The Court has long treated over-the-air broadcast TV and radio as less constitutionally protected than newspapers, magazines, books, and (in recent years) cable television and the Internet. That’s why the Fairness Doctrine was unanimously upheld in 1969 (in the Red Lion case), and a similar (though narrower) state law for newspapers was unanimously struck down in 1974. Likewise, the ban on broadcast vulgarities (see the Pacifica case) has been justified by the less protected status of broadcast radio and television.
The Citizens United majority doesn’t have to squarely deal with this question — the issue is raised only indirectly — but it includes language that casts considerable doubt on this second-class status of broadcast TV and radio:
Citizens United further contends that §441b should be invalidated as applied to movies shown through video-on-demand, arguing that this delivery system has a lower risk of distorting the political process than do television ads. On what we might call conventional television, advertising spots reach viewers who have chosen a channel or a program for reasons unrelated to the advertising. With video-on-demand, by contrast, the viewer selects a program after taking “a series of affirmative steps”: subscribing to cable; navigating through various menus; and selecting the program.
While some means of communication may be less effective than others at influencing the public in different contexts, any effort by the Judiciary to decide which means of communications are to be preferred for the particular type of message and speaker would raise questionsas to the courts’ own lawful authority. Substantial questions would arise if courts were to begin saying what means of speech should be preferred or disfavored. And in all events, those differentiations might soon prove to be irrelevant or outdated by technologies that are in rapid flux. See Turner Broadcasting System, Inc. v. FCC, 512 U. S. 622, 639 (1994).

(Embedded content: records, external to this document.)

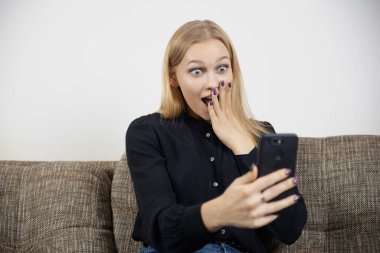 Mutlu, heyecanlı genç bayan telefonuna bakıyor. Alışveriş, satış teklifi ve iyi haberler konusunda hayrete düşmüş.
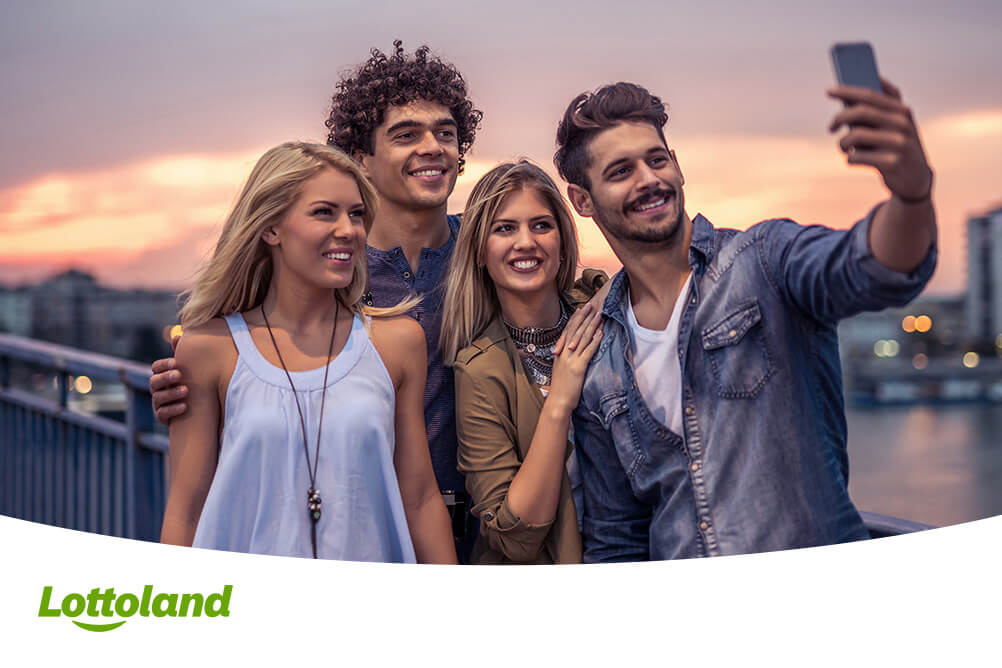 Vier Freunde machen ein Selfie nachdem sie ihren Lottogewinn abgeholt haben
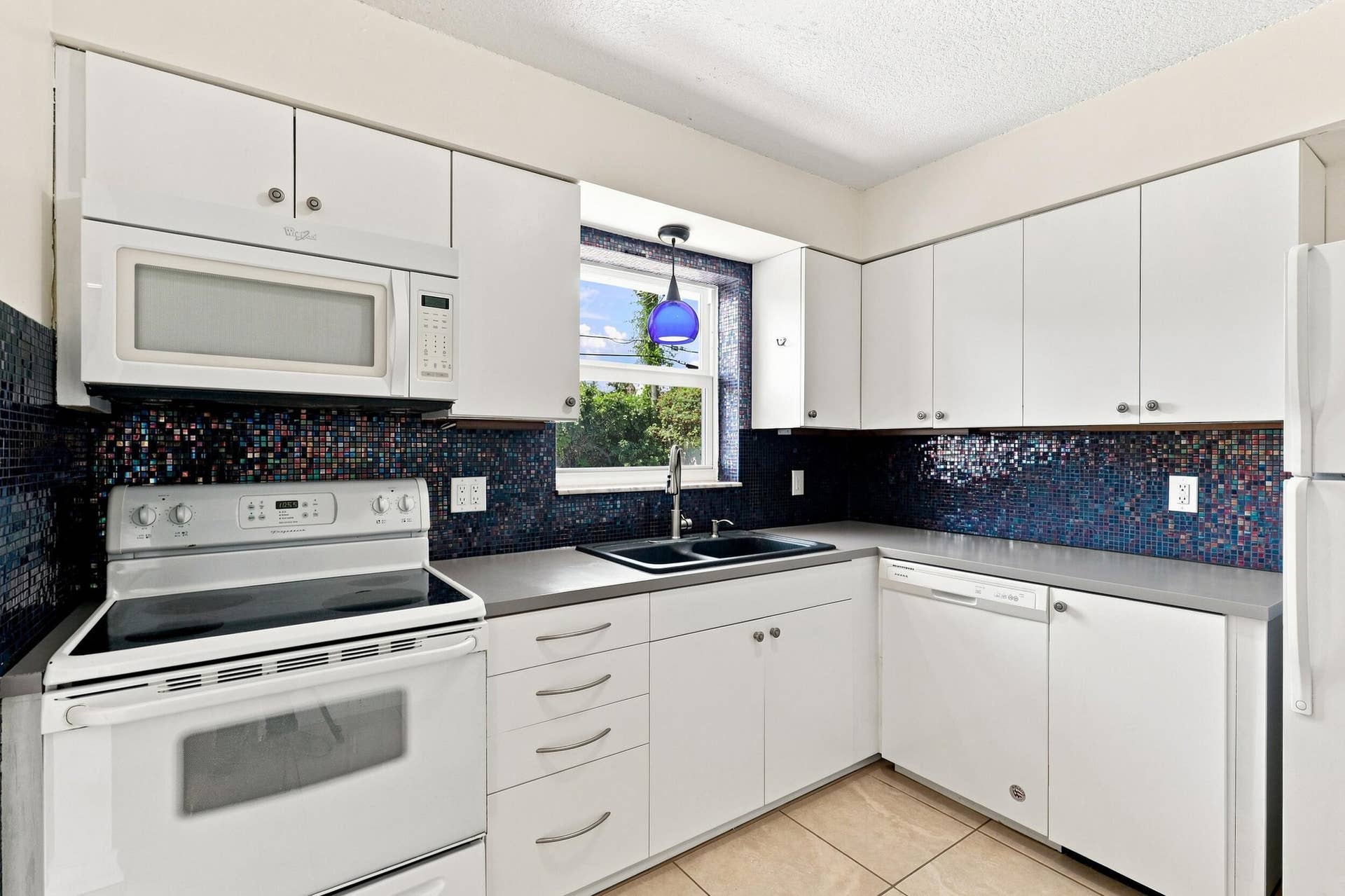 5114 Conklin Drive, Delray Beach, FL 33484 Additional kitchen view highlighting the cabinetry, counter space, and appliances.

Courts, too, are bound by the First Amendment. We must decline to draw, and then redraw, constitutional lines based on the particular media or technology used to disseminate political speech from a particular speaker. It must be noted, moreover, that this undertaking would require substantial litigation over an extended time, all to interpret a law that beyond doubt discloses serious First Amendment flaws. The interpretive process itself would create an inevitable, pervasive, and serious risk of chilling protected speech pending the drawing of fine distinctions that, in the end, would themselves be questionable. First Amendment standards, however, “must give the benefit of any doubt to protecting rather than stifling speech.”
This is especially significant given the Court’s earlier hints, for instance in Turner Broadcasting System, Inc. v. FCC (1994), that the Justices were no longer fans of the special treatment of broadcasting.